Day 39 of 80

Vector Databases: ChromaDB

Phase 5: RAG Systems

What You'll Build Today

Today, we are building the "long-term memory" for your AI applications.

Up until now, every time you ran a script, your data lived in variables. When the script finished, the data vanished. Furthermore, if you wanted to find a specific piece of text based on meaning (semantic search), you would have to manually compare your query against every single document you have.

Today, you will build a Document Search Engine using ChromaDB.

Here is what you will master:

* Vector Databases: You will learn why we need a specialized database for AI, rather than using a standard spreadsheet or SQL database.

* ChromaDB Setup: You will learn how to initialize a local vector database that lives on your computer.

* Collections: You will learn how to organize data into logical groups (like folders), so you don't mix up recipes with financial reports.

Metadata Filtering: You will learn how to tag your data (e.g., "Source: Email", "Date: 2023") so you can search for meaning and* filter by specific criteria simultaneously.
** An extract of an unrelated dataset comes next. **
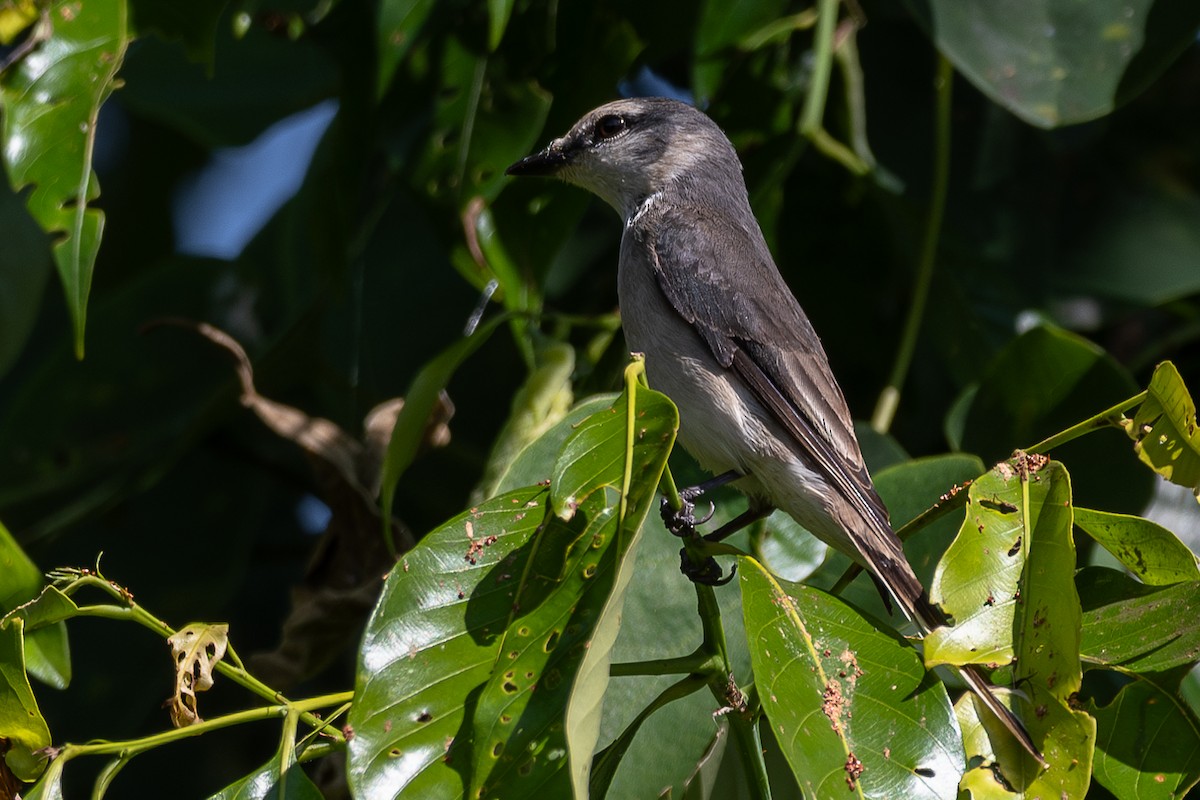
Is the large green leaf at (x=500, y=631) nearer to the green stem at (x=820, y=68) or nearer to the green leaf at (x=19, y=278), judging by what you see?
the green stem at (x=820, y=68)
* Persistence: You will learn how to save this database to your hard drive so your AI remembers facts even after you turn off your computer.

Let's give your AI a brain that lasts.

---

The Problem

Imagine you have a list of 10,000 sentences (chunks) from a massive training manual. You want to find the one sentence that answers the question: "How do I reset the safety valve?"

In the previous lessons, we learned that we can convert text into numbers (vectors/embeddings) and compare them using math (cosine similarity).

Here is how you would have to do that with standard Python code.

The "Painful" Approach:

Take your question and convert it to numbers.

Create a loop that goes through all 10,000 sentences.

For each sentence, calculate the math similarity score.

Sort the list of 10,000 scores.

Pick the top one.

Here is what that code looks like. You do not need to run this, just look at the complexity and imagine the speed issues.

import numpy as np
import time

# 1. Simulate 10,000 documents (just random numbers for this example)
# In reality, these would be embeddings from OpenAI
database_size = 10000
vector_dim = 1536 # Size of an OpenAI embedding
document_vectors = np.random.rand(database_size, vector_dim)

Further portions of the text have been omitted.